Thoroughly endorse the previous recommendation for seat61.com, we were even consulting it from the platform in Venice when we couldn't work out which train was ours!! There are often a few different numbers for each train,  so what was on the indicator board was not what was on our ticket.  Plus many of the sleeper trains split into two at a midpoint,  and go to two different destinations.  So the destination on the indicator board did not seem correct either!!

#10 Nala05

Posted 29 June 2019 - 12:21 PM

Thank you again for your reassurance.

Yes seat 61 has become my train "bible". I don't think I would have the confidence to take my family around Europe on trains without his advice.

#11 seayork2002

Posted 29 June 2019 - 02:16 PM

View PostNala05, on 29 June 2019 - 12:21 PM, said:

Thank you again for your reassurance.

Yes seat 61 has become my train "bible". I don't think I would have the confidence to take my family around Europe on trains without his advice.

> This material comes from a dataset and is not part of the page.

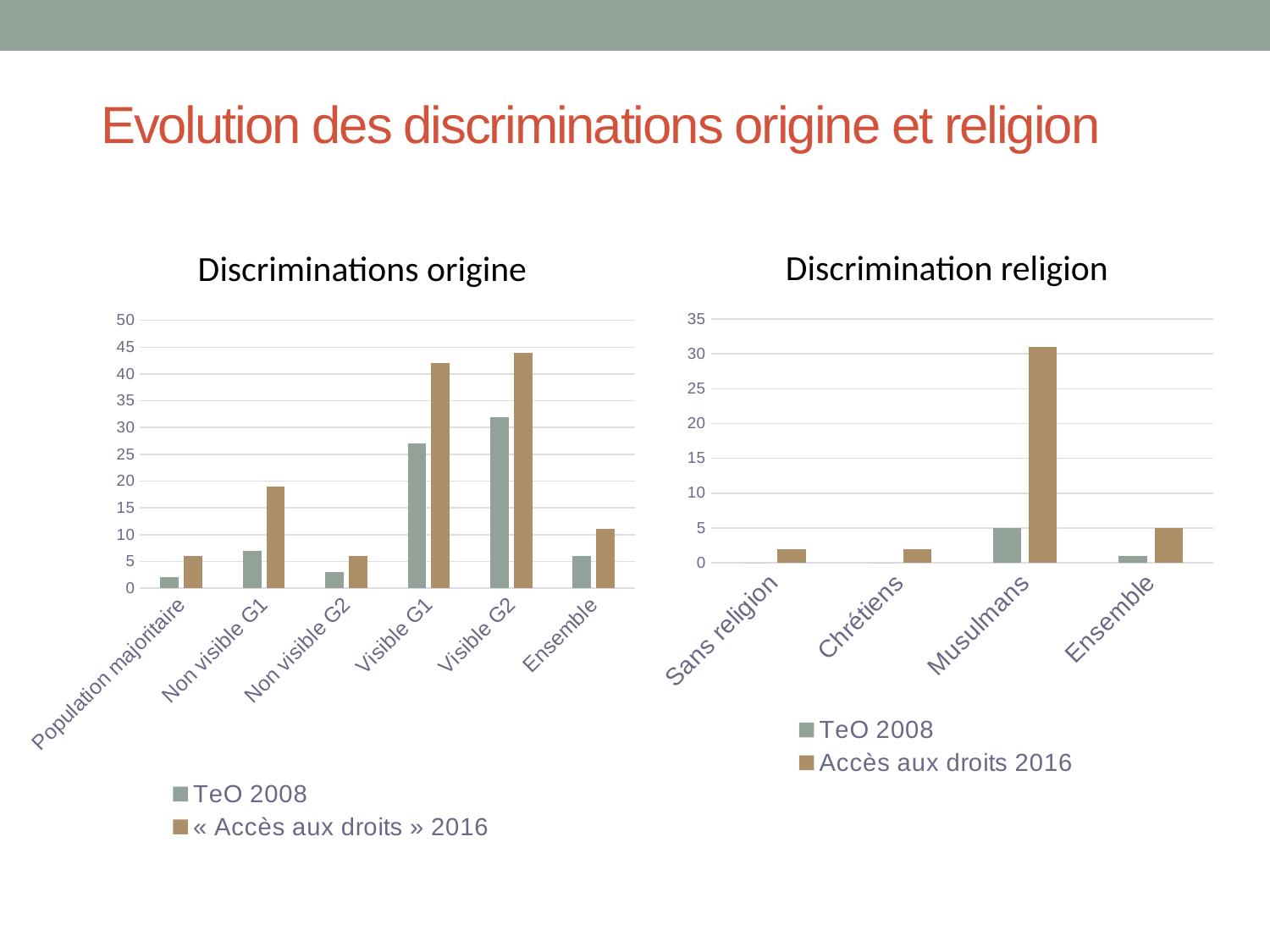
In the "Discrimination religion" chart, which category has the highest value for Accès aux droits 2016? Musulmans How many series does the legend of the "Discriminations origine" chart list? 2 In the "Discriminations origine" chart, which category has the highest value for « Accès aux droits » 2016? Visible G2 What are the two legend entries of the "Discrimination religion" chart? TeO 2008 and Accès aux droits 2016 What kind of chart is the "Discriminations origine" chart on the left? bar chart How many categories are shown on the x axis of the "Discrimination religion" chart? 4 How many categories are shown on the x axis of the "Discriminations origine" chart? 6 In the "Discrimination religion" chart, is the Accès aux droits 2016 value for Musulmans greater or less than 30? greater In the "Discrimination religion" chart, is the Accès aux droits 2016 value for Sans religion greater or less than 5? less In the "Discriminations origine" chart, is the « Accès aux droits » 2016 value for Visible G1 greater or less than 40? greater In the "Discriminations origine" chart, for Non visible G1, which series has the larger value: TeO 2008 or « Accès aux droits » 2016? « Accès aux droits » 2016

I was going to mention him! Great site

#12 smithsholidayroad

Posted 30 June 2019 - 12:09 PM

We love travelling by sleeper train and have done so in a variety of countries.

As a family of 5 we booked the couchette from Amsterdam to Munich and it was great. We stocked up on a few snacks and wine to enjoy on the trip too.

My favourite train trip we have done is the Trans Mongolian from Beijing to Ulan Bator.


#13 Indi

Posted 02 July 2019 - 05:37 PM

View PostNala05, on 29 June 2019 - 12:21 PM, said:

Yes seat 61 has become my train "bible". I don't think I would have the confidence to take my family around Europe on trains without his advice.
Ditto.  So much information

#14 Nala05

Posted 23 October 2019 - 01:48 PM

Thank you everyone for your tips. Our tickets are booked. Can't wait!!

Edited by Nala05, 23 October 2019 - 01:49 PM.